Narcís Serra i Serra (born 30 May 1943) is a Spanish economist and politician, serving as Deputy Prime Minister of Spain from 1991 to 1995. Born in Barcelona in 1943, he was one of the leading figures of Catalan socialism during the Spanish transition to democracy, and he was one of the founders of the Socialists' Party of Catalonia, the Catalan branch of the Spanish Socialist Workers' Party (PSOE).

Early life and career
Narcís Serra hailed from a Catholic family of Catalan origin. Prior to his political involvement, and before obtaining his PhD in economics at the Autonomous University of Barcelona, he worked as a research fellow at the London School of Economics from 1970 to 1972. He later became professor at the Autonomous University of Barcelona (where he taught Economic Theory). He is a Honorary Fellow at the London School of Economics.

Political career
Serra served as the first democratically elected Mayor of Barcelona after Franco's dictatorship (from 1979 to 1982).

TASK LIST>
1. List every organization or institution named in the Narcís Serra biography.
2. Carry on the Narcís Serra biography from its final sentence.

RECORDED DATA>
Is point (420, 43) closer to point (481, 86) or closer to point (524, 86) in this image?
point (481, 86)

EXPECTED ANSWERS>
1.
- Socialists' Party of Catalonia
- Spanish Socialist Workers' Party (PSOE)
- London School of Economics
- Autonomous University of Barcelona

2.
In the wake of the socialist victory in the 1982 Spanish general election, Serra was appointed Minister of Defense by Prime Minister Felipe González, and he succeeded Alfonso Guerra as Deputy Prime Minister in 1991. During his tenure as Minister of Defense, he promoted the legislative changes that resulted in the democratization of the Spanish armed forces, their effective integration in NATO structure, and the participation in international missions for the first time. He resigned as Deputy Prime Minister in 1995, but remained a Member of the Spanish Congress of Deputies representing the Constituency of Barcelona until 2004. He first gained his seat in Parliament in the 1986 Spanish general election.

Life after politics
In 2005, Serra was appointed president of Caixa Catalunya, a public savings bank. Following his resignation in 2011, he was tried for criminal mismanagement and abusive payments while he was chairman of the ailed savings bank. He was absolved of all charges in February 2019.

Serra has been the chairman of the Institut Barcelona d'Estudis Internacionals (IBEI) since its foundation in 2004. He currently teaches courses on Strategy, Military Reform and Peace Building as part of the Master studies offered by the institute.

Other activities

Corporate boards
 Telefónica Chile, Member of the Board of Directors

Non-profit organizations
 European Council on Foreign Relations (ECFR), Member 
 European Leadership Network (ELN), Senior Member

References

External links

1943 births
Living people
Politicians from Barcelona
Socialists' Party of Catalonia politicians
Mayors of Barcelona City Council
Members of the 3rd Congress of Deputies (Spain)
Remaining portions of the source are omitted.